The answer must be every line of the records below that contains the word "Malawi".

Saved entries
- - - - -
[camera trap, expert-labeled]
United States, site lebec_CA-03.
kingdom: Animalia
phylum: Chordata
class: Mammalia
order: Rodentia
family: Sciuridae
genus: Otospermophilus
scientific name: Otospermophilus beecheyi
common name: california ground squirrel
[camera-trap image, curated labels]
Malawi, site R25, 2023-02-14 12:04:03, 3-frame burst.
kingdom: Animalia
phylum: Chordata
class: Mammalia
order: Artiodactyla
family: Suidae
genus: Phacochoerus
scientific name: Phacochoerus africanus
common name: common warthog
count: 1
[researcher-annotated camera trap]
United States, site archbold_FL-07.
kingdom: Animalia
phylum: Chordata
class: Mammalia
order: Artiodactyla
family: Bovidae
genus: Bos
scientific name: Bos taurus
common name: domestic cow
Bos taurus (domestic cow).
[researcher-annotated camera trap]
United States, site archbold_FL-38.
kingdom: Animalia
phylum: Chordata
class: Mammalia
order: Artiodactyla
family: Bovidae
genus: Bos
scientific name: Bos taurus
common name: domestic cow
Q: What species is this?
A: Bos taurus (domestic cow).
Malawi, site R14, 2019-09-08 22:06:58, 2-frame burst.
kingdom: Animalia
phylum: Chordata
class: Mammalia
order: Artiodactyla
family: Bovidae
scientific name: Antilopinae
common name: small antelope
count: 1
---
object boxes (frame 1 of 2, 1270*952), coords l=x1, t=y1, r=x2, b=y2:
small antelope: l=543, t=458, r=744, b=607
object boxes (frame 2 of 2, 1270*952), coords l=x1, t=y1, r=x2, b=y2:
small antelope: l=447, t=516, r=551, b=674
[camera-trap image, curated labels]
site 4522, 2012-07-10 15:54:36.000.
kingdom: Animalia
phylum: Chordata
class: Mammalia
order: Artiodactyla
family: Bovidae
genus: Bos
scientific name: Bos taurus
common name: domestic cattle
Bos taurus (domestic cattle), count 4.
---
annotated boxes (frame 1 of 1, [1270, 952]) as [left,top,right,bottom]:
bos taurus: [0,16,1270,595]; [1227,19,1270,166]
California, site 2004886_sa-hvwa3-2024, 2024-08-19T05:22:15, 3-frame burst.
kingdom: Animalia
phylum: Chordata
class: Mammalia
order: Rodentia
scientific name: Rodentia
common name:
- - - - -
EXERCISE SOLUTION
Malawi, site R25, 2023-02-14 12:04:03, 3-frame burst.
Malawi, site R14, 2019-09-08 22:06:58, 2-frame burst.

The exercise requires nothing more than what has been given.